Desert Bloom
world premiere, LA Phil commission with generous support from the Deborah Borda Women in the Arts Initiative
At-A-Glance
Composed: 2025
Length: c. 15 minutes
Orchestration: violin, viola, cello, double bass, flute, clarinet in Bb, bassoon, horn in F, trombone, tuba, harp, piano
About this Piece
Spanish composer Sílvia Lanao wrote Desert Bloom as an ode to Los Angeles. Having never visited LA, Lanao relied on images and stories to craft her composition for 12 musicians. A friend had told her about the desert-bloom phenomenon in Southern California, when, after a dry period, a rainstorm produces a widespread blossoming of wildflowers. Lanao says: “There’s something very sharp and tough about these mountains, and yet these delicate flowers make their way. This contrast is great inspiration for a musical narrative.”
She began to assign sounds to imagery. “I asked myself, ‘How would flowers sound?’ Well, they wouldn’t sound the same as flowers in the Amazon—these seem more fragile, unique.” The piece opens with a close-up on the flowers, played by clarinet and flute. “I imagine they bloom, small and fragile in the landscape,” says Lanao as she describes the “agile and light” instruments. Piano and harp chime in with harmonies, illustrating a lush image.

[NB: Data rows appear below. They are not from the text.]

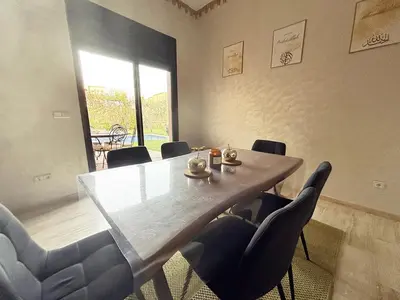 a dining room with a table and chairs at Villa Dar Ouladi - Marrakech - Pool & Rooftop in Marrakech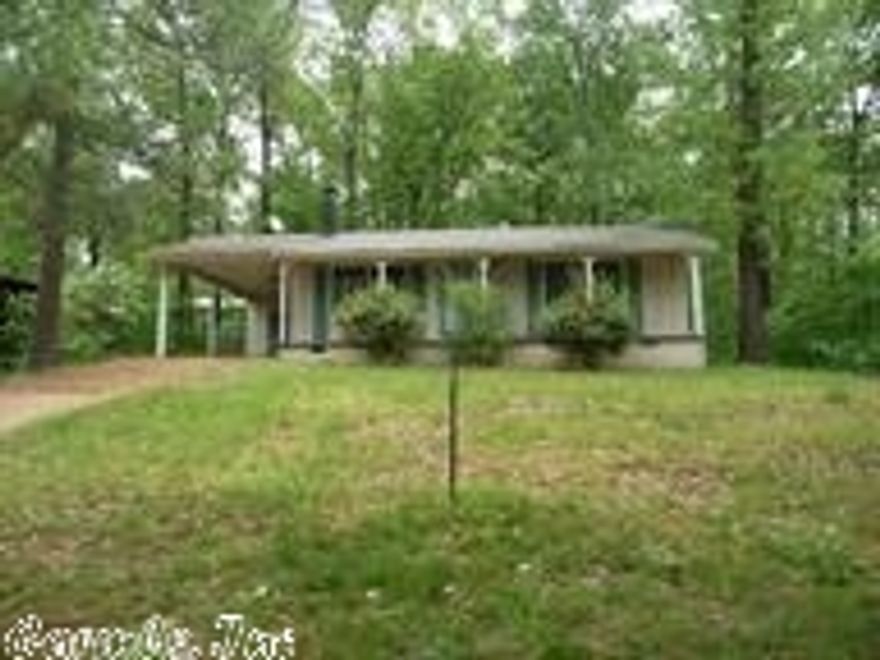 Great getaway home, retirement home, or first time homeowner home, sitting across the street from Lake Sequoyah. Has a fabulous seasonal view. Home  as real hardwood floors, freestanding wood burning stove with native stone surround, and a fenced in back yard. Home is in great shape. It is ready for you  to move in and call it home.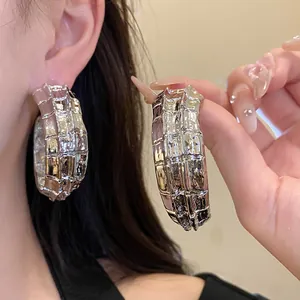Primer plano de pendientes de aro en forma de C texturizados plateados con acabado rugoso.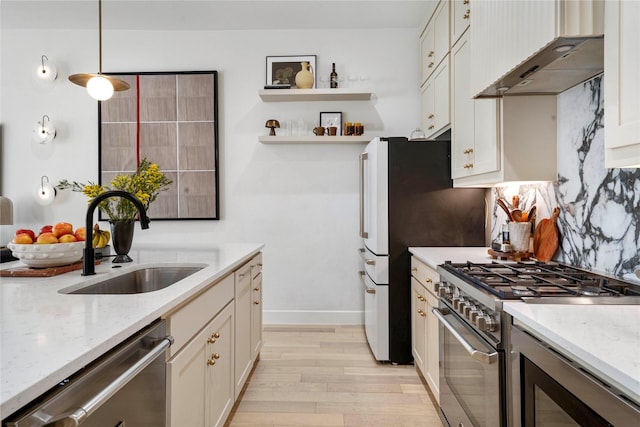 kitchen featuring light wood finished floors, under cabinet range hood, a sink, light stone countertops, and appliances with stainless steel finishes
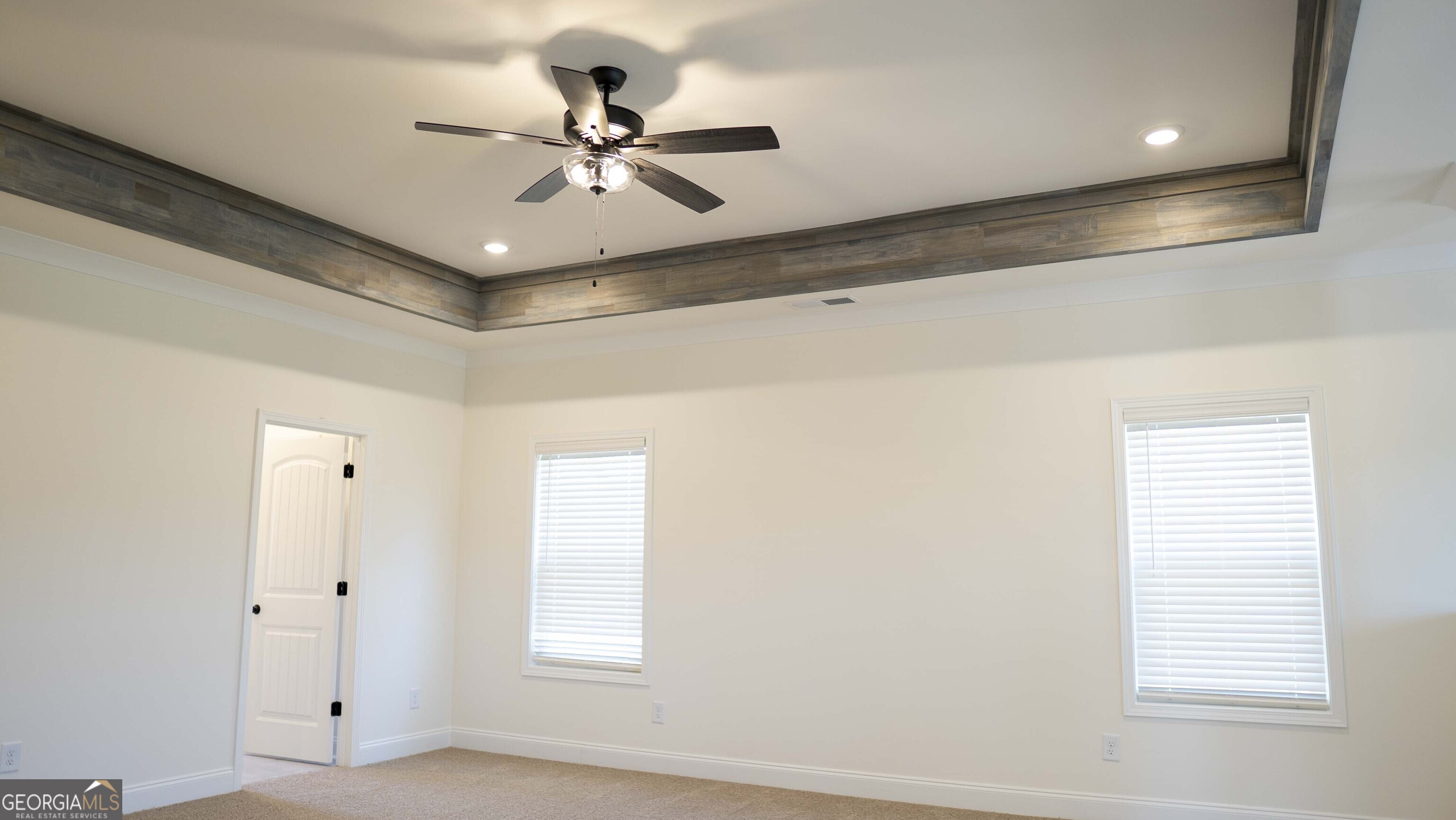 604 Beaver Court Perry, GA 31069 - Photo 19 of 40 a view of a room with a ceiling fan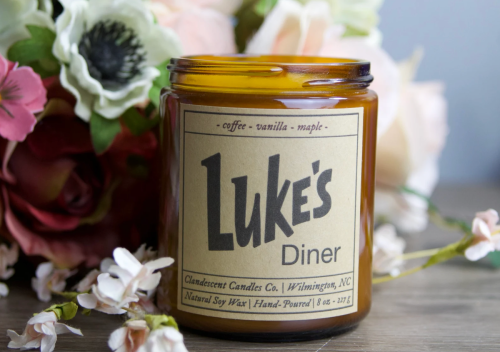 Candle on a floral background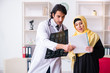 © Elnur - Female arab patient visiting male doctor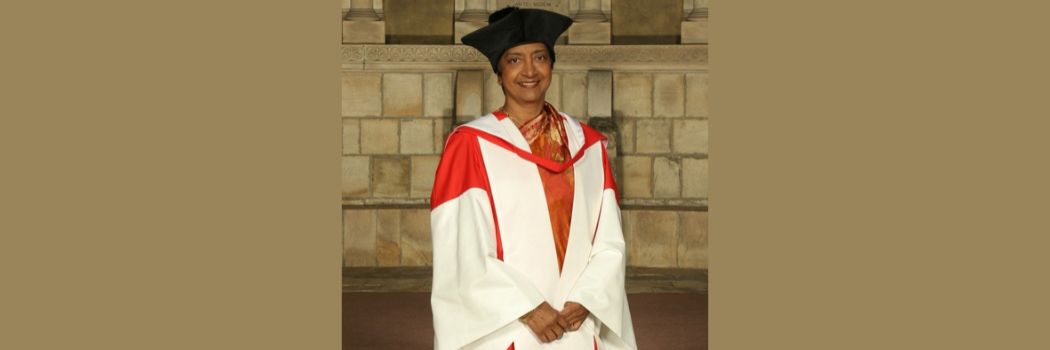 A woman wearing a red and white academic robe and a black academic cap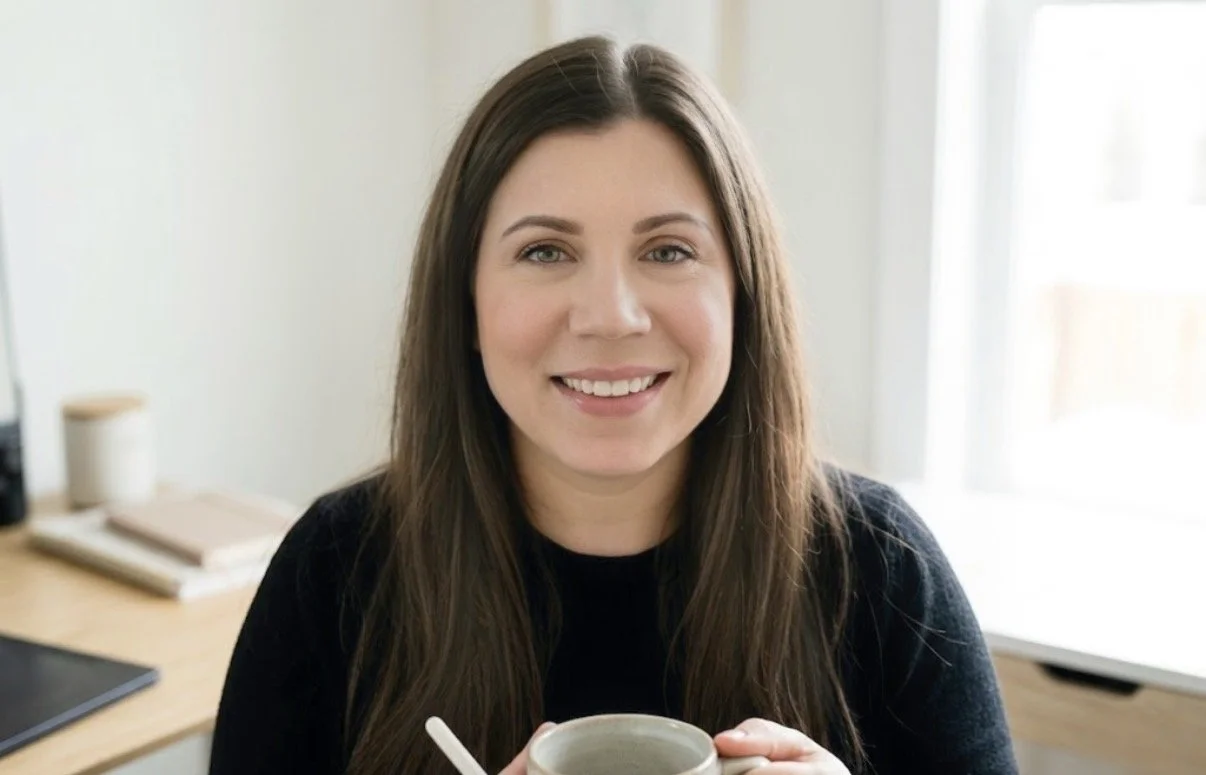 A young woman with long brown hair smiling and holding a mug in a well-lit room.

Once the flowers are established, the piece pans out to the full landscape.
Lanao, whose work is often influenced by textures and colors, decided that the piano and trombone would provide the mountainous edginess. As sharp angles attempt to disrupt the peace, “we go back and focus on the flowers, but they sound different this time,” she says. The harmonies are sustained for longer than before as the vibrancy of the flowers starts to fade.
For Desert Bloom—her first US commission—Lanao studied American minimalist music and tried to emulate its propulsion, “how it pulls you forward constantly.” She also turned to other desert odes like John Luther Adams’ Become Desert, a slower, drier vision of the landscape. Describing the joy and uplift of her piece, Lanao says: “Maybe it’s just in my mind, but I felt very free to get a commission from the US. It allowed me to write in a different way than a European commission would have.”